London, 01 Feb - The widespread protests in Iran have largely dissipated after a violent crackdown by the Iranian authorities, but the underlying issues that caused the protests still exist, so we should be wary of seeing this as an end to the Iranian people’s uprising.
One of the issues raised by the protesters was Iran’s sponsorship of terrorism and regional warfare (i.e. Syria, Lebanon and Yemen) and the money spent on this rather than on programmes to benefit the Iranian people (i.e. healthcare, education, employment). In response, the Ruling system pulled back some of its security forces from Syria, in order to suppress the protests.
Now Iranian rulers have to choose between increasing spending on theri people or theri military and proxy forces. This may seem like an obvious choice, but there is another problem facing the government.

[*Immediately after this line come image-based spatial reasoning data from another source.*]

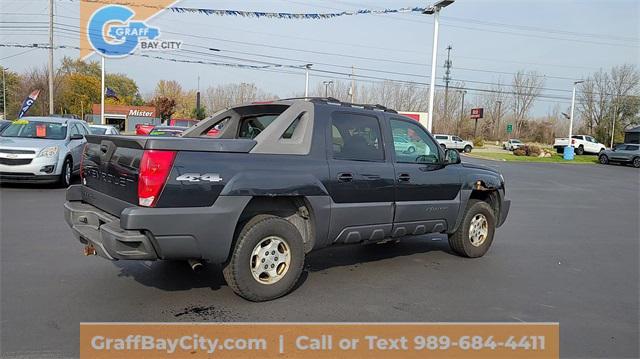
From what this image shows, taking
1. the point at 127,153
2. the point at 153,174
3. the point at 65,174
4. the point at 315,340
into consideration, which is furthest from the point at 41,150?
the point at 315,340

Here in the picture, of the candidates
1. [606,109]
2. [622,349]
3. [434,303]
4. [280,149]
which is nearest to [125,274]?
[280,149]

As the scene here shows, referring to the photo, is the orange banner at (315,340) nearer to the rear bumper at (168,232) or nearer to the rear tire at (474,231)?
the rear bumper at (168,232)

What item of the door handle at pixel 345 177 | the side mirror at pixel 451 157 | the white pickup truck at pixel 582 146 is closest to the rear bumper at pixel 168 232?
the door handle at pixel 345 177

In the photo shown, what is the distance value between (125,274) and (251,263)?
1.67 m

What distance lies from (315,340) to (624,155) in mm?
39853

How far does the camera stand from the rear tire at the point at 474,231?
651 centimetres

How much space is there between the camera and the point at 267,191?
446 cm

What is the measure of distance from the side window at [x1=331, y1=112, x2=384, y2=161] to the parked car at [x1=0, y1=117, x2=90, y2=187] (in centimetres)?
901

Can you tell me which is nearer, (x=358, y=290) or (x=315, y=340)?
(x=315, y=340)

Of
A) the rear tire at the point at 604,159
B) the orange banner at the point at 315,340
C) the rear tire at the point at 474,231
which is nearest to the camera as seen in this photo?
the orange banner at the point at 315,340

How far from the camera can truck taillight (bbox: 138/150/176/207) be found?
395 centimetres

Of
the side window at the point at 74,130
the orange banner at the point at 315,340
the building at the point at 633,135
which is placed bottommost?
the orange banner at the point at 315,340

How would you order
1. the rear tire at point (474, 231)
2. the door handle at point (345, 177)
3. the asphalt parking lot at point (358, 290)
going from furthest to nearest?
the rear tire at point (474, 231)
the door handle at point (345, 177)
the asphalt parking lot at point (358, 290)

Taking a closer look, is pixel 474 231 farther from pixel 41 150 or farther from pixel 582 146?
pixel 582 146
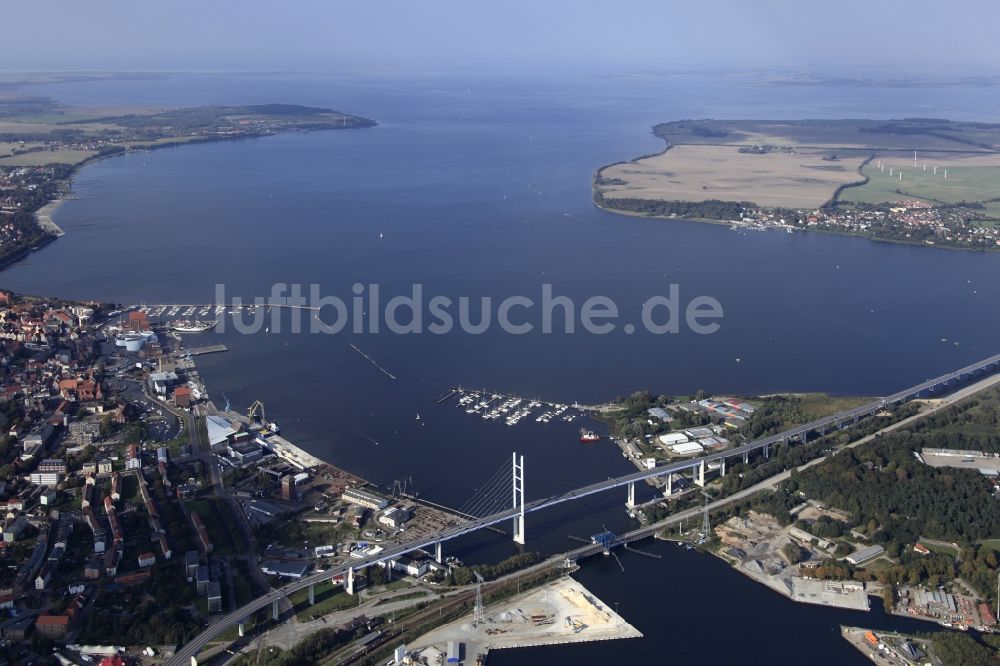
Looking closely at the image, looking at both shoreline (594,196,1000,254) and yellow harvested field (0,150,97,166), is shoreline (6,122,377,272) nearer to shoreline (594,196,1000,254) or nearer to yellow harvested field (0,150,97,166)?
yellow harvested field (0,150,97,166)

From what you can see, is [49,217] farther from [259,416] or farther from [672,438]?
[672,438]

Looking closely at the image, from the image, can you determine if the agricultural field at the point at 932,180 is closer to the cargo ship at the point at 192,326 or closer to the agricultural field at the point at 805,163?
the agricultural field at the point at 805,163

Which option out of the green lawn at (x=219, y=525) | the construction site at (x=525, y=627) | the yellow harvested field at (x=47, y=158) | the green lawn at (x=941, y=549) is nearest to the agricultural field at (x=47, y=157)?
the yellow harvested field at (x=47, y=158)

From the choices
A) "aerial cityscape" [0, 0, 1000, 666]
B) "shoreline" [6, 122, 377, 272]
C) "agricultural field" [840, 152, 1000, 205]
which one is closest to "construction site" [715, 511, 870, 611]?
"aerial cityscape" [0, 0, 1000, 666]

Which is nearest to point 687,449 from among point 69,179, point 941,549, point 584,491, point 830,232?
point 584,491

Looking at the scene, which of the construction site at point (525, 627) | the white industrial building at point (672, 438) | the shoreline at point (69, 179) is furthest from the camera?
the shoreline at point (69, 179)

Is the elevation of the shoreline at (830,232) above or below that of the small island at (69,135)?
below
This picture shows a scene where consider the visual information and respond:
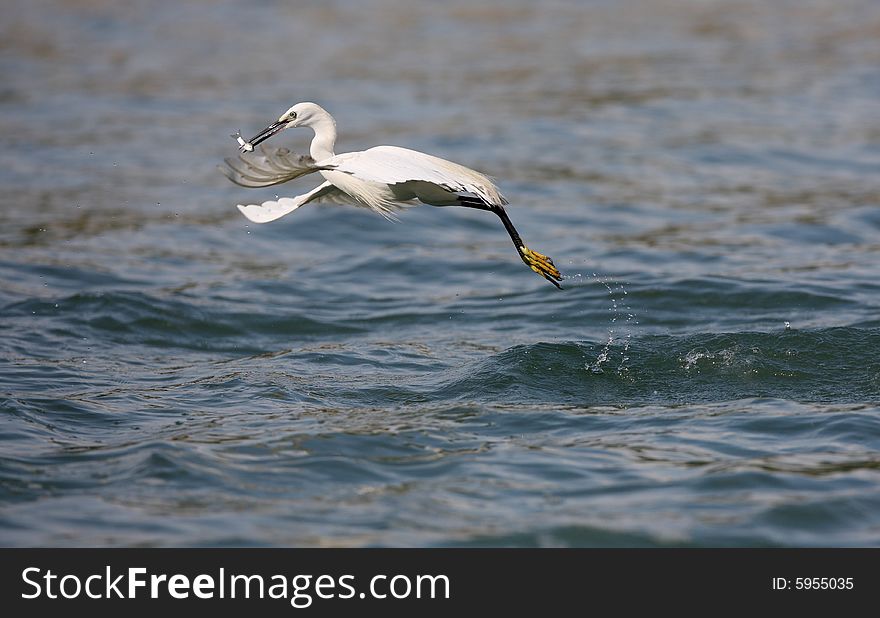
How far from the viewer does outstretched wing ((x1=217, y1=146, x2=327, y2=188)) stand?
729 centimetres

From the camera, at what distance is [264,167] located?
24.0 feet

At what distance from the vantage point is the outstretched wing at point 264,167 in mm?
7289

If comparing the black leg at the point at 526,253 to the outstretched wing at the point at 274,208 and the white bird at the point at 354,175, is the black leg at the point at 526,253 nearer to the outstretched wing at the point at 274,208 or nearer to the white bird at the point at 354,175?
the white bird at the point at 354,175

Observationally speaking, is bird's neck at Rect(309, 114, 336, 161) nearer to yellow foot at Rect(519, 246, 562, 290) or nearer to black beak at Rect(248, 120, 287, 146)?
black beak at Rect(248, 120, 287, 146)

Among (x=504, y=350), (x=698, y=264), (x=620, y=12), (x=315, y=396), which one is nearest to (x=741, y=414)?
(x=504, y=350)

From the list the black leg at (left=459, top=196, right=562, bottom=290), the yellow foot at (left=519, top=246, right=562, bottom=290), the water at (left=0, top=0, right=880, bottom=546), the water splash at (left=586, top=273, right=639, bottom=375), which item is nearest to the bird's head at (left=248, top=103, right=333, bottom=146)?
the black leg at (left=459, top=196, right=562, bottom=290)

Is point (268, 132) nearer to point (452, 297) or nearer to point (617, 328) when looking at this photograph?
point (617, 328)

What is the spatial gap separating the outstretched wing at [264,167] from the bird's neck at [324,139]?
0.40m

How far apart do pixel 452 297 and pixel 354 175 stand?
14.7 ft

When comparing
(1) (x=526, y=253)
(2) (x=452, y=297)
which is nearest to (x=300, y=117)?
(1) (x=526, y=253)

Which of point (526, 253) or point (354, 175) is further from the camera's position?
point (526, 253)

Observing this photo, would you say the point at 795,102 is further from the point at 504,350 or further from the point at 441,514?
the point at 441,514

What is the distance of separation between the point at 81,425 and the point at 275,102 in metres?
11.6

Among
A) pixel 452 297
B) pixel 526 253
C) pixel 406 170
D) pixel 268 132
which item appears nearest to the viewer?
pixel 406 170
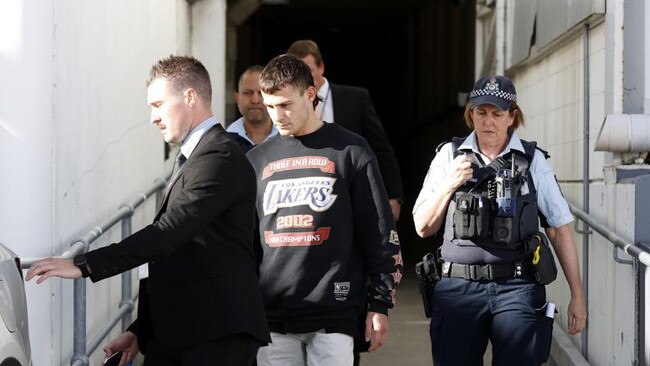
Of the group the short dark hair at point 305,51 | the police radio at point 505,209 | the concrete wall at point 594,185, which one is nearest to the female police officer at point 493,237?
the police radio at point 505,209

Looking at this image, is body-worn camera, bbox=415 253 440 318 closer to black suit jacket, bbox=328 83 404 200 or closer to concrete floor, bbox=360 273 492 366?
black suit jacket, bbox=328 83 404 200

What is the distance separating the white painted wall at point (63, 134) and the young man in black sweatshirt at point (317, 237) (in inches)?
43.2

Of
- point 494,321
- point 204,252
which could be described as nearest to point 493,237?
point 494,321

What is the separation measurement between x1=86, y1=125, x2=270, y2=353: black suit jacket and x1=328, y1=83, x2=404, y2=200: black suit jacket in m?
2.54

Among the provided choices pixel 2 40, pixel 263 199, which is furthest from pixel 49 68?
pixel 263 199

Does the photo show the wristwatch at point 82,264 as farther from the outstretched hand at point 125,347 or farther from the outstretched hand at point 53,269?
the outstretched hand at point 125,347

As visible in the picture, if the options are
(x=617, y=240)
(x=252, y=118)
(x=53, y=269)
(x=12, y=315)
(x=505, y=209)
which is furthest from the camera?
(x=252, y=118)

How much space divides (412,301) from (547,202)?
16.4ft

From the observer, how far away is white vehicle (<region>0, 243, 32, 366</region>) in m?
3.02

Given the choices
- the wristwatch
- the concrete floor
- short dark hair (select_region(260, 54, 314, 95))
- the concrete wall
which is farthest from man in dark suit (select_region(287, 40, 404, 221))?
the wristwatch

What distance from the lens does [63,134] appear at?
5105mm

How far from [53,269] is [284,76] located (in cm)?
121

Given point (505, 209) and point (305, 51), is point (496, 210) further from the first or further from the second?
point (305, 51)

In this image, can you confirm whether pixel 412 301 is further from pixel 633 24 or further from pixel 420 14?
pixel 420 14
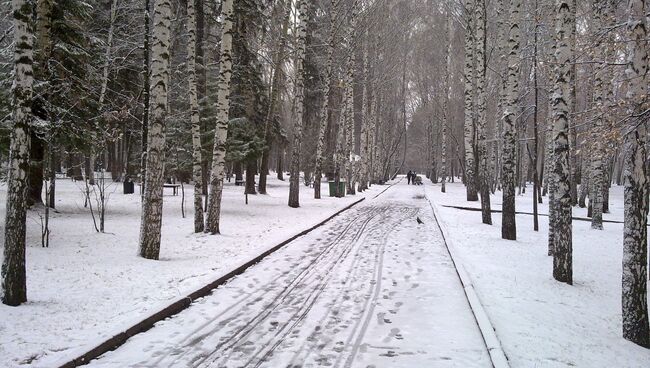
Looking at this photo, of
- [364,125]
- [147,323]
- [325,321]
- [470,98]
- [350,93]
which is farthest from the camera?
[364,125]

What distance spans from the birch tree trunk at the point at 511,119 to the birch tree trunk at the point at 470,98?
5.61 m

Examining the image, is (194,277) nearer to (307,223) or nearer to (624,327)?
(624,327)

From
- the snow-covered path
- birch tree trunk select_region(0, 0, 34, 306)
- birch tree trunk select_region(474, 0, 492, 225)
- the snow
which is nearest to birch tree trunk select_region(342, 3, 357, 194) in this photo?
birch tree trunk select_region(474, 0, 492, 225)

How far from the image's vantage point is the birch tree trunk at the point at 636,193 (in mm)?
5281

Some of its security forces actually joined the people’s protest, rather than attacking them, while the Ruling system’s proxy forces are doubtful about the future of the regime and are actually trying to distance themselves from Iran because they fear that the fall of the Mullahs will bring them down too.
Iran has only made small economic concessions to its people in the wake of the protests, whilst still keeping at least 8,000 in prison facing the death penalty and continuing to torture political prisoners to death, forgetting that while the demonstrations were sparked by a draft budget, they soon grew into a protest about everything wrong with the system.
The regime also stole from the country’s so-called rainy day fund in order to increase defence spending for the security funding, which is bound to anger the people again.
Now the Lebanese Hezbollah and the Iraqi Popular Mobilisation Units (PMUs) are trying to engage in the political process in their respective countries, rather than continue as paramilitary forces, while forces in Syria are reporting low spirits and are leaving the ranks.
With those security forces turning their backs on the regime, we may soon see an end to the Iranian government’s interference in the Middle East, which is just a ploy to distract from their domestic problems.
Add to that the chronic infighting within the Ruling system, from warring factions desperate to gain power when Supreme Leader Ali Khamenei dies. This is not, as its often described in the West, a fight between moderates and hardliners. There are no moderates in the Ruling system.
It is perfectly clear that the Ruling system is increasingly unstable, deserted by its security forces, and hated by its people. Soon, the regime will fall.